Task goal >> For the data below, restate word for word only the lines from the line containing "Architektura biznesowa" through the line containing "Ike's Adviser Reports", both ends included.

Dataset entries >>
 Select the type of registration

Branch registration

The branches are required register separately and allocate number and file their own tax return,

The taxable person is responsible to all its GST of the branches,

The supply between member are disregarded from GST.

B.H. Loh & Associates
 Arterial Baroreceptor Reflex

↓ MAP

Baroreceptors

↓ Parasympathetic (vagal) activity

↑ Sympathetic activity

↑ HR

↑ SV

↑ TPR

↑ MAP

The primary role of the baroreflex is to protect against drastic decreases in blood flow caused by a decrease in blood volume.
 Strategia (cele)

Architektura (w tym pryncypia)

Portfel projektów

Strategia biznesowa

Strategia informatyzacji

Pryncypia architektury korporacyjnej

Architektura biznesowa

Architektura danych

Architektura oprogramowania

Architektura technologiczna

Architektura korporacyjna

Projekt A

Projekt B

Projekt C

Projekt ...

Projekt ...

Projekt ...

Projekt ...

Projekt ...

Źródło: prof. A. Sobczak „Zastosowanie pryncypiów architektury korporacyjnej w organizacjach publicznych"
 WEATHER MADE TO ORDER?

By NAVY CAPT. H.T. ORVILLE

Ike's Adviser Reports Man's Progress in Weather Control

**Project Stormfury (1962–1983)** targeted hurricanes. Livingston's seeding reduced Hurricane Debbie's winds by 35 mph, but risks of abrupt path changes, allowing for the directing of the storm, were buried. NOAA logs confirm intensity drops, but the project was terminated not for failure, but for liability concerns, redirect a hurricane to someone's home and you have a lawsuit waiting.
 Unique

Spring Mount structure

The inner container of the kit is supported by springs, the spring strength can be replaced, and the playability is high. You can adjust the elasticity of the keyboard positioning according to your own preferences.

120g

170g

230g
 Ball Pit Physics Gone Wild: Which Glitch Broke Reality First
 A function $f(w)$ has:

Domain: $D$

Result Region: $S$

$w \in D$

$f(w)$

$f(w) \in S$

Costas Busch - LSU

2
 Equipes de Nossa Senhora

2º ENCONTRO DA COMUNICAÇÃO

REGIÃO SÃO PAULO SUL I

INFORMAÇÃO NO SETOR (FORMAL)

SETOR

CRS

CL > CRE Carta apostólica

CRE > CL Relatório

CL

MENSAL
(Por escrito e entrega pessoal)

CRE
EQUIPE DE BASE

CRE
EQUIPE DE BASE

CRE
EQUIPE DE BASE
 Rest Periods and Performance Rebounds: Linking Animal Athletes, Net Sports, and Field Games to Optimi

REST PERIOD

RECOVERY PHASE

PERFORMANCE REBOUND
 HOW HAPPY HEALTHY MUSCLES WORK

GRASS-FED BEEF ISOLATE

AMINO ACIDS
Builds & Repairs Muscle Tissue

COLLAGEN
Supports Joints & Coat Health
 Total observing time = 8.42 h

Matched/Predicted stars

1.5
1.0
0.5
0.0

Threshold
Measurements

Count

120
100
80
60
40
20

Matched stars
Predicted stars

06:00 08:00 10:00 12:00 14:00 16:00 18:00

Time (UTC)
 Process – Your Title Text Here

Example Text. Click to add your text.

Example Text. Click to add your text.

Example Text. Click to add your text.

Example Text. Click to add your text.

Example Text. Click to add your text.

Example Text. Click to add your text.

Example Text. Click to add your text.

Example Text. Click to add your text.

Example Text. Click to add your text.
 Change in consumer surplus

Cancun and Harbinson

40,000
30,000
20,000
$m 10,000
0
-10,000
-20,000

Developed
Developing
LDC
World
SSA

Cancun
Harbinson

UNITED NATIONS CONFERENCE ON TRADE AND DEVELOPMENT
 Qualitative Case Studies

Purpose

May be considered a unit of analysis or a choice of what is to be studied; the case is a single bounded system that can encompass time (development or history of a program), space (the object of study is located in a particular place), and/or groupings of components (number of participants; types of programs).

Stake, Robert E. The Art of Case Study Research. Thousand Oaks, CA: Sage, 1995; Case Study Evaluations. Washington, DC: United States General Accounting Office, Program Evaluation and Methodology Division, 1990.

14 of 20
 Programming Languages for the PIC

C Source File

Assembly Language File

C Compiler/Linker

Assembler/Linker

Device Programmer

Expected answer >>
Architektura biznesowa

Architektura danych

Architektura oprogramowania

Architektura technologiczna

Architektura korporacyjna

Projekt A

Projekt B

Projekt C

Projekt ...

Projekt ...

Projekt ...

Projekt ...

Projekt ...

Źródło: prof. A. Sobczak „Zastosowanie pryncypiów architektury korporacyjnej w organizacjach publicznych"
 WEATHER MADE TO ORDER?

By NAVY CAPT. H.T. ORVILLE

Ike's Adviser Reports Man's Progress in Weather Control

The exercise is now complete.